── Article ──
For years, the majority of Android apps assumed a simple scenario: the screen stays upright. Rotate the device, and nothing changes.

That assumption is about to break.

Google is introducing new requirements that push Android apps towards adaptive layouts: interfaces that respond intelligently when screen size or orientation changes. This shift starts with Android 16 and becomes unavoidable with Android 17.

If you own or manage an Android app, this is something you should be aware of now, not later.

What’s actually changing?

Historically, Android apps could lock themselves to portrait mode. This made design and development simpler, and for phone-centric usage, it worked well. It also minimised the effort for designers - as they only had 1 real layout to consider.

But Android is no longer just a phone platform. It now runs on:

  • tablets
  • foldable devices
  • Chromebooks
  • in-car and TV systems

To support this range, Google is enforcing a move away from fixed-orientation assumptions. Apps will increasingly be expected to adapt their layouts dynamically as screen size or shape changes.

When does this start to matter?

Google enforces these changes through its platform update cycle:

  • From August 2026, apps submitted to the Play Store must target Android 16. At this point, orientation locks can no longer be relied upon. Even if your app was only designed for portrait, and was marked as portrait only, this flag will be ignored. Upon rotation, the operating system will force a re-layout.
───
• Exercises to complete:
A. In the article on Android's shift to adaptive layouts, starting when must apps submitted to the Play Store target Android 16?
B. Write the next part of the article on Android's move to adaptive layouts, following on from its last sentence.
── Provided records ──
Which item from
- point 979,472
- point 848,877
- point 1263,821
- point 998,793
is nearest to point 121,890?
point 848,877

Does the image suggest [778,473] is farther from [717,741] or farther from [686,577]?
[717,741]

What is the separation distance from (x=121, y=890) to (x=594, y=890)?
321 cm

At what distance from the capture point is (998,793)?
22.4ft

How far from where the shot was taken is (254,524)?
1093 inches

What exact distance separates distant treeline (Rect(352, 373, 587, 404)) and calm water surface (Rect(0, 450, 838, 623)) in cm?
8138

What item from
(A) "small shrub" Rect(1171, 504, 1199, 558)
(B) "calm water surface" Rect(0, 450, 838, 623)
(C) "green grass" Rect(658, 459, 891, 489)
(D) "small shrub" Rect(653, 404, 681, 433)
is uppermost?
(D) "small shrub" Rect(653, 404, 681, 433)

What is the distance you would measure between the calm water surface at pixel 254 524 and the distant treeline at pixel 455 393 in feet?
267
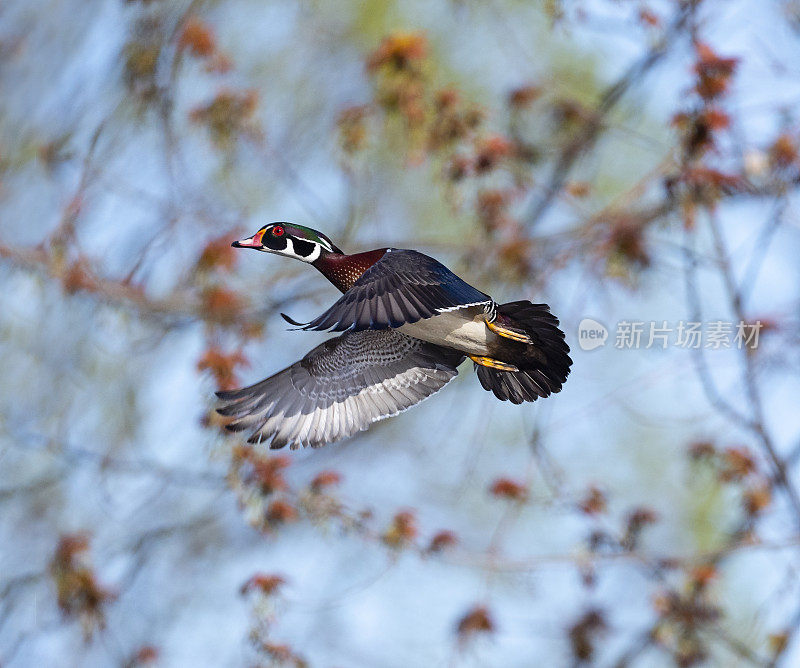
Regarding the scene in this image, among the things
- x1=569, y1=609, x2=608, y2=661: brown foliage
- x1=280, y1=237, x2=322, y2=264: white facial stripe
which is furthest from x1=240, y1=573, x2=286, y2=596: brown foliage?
x1=280, y1=237, x2=322, y2=264: white facial stripe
───
• Responses:
A. From August 2026.

B.
  • From August 2027, targeting Android 17 makes adaptive behaviour unavoidable.

Android 16 does include a temporary opt-out, but this is a one-year grace period. It is not a permanent solution.

Opting out simply pushes the problem down the road and shortens the time available to address it before Android 17 removes that option entirely.

Why Google is doing this?

In our opinion, this change is largely driven by the emergence of foldable devices.

Foldables can change shape while an app is running, something fixed layouts were never designed to handle. From Google’s perspective:

  • poorly adapting apps harm the perception of new devices
  • consistent layout behaviour improves platform adoption
  • apps must work across a much broader range of screen sizes

As a result, adaptive layouts are becoming a baseline expectation, not an optional enhancement.

As a Product Owner, why should I care?

This isn’t just a technical concern.

If an app isn’t designed to adapt:

  • screens may look awkward or unfinished
  • content may be clipped or obscured
  • controls may overlap or move unexpectedly

Users won’t see this as “an Android change”. They see it as a quality issue.

Over time, this becomes a product and brand problem, not an engineering one.

What if I don’t do anything?

We’d advise against ignoring this.

If no changes are made:

  • the operating system will still attempt to re-layout your app
  • layout issues may only appear late in testing or after release
  • fixing problems later is typically more disruptive and costly

Addressing adaptive layouts deliberately keeps you in control of how your product looks and behaves, rather than leaving those decisions to the platform.

Its not really a new concept

This transition mirrors what happened on the web years ago with responsive design. Just like then: Interfaces shouldn’t simply stretch to fill space; If properly designed, they should reorganise to use the space well.

The same thinking is now becoming necessary on Android.

Learn more

We’ve published a short white paper that goes into more detail on:

  • the Android 16 / 17 timeline
  • what “adaptive” really means in practice
  • how product teams can approach this sensibly and incrementally

👉 You can download the white paper here (and don’t worry, we’re not going to swap it for your email address)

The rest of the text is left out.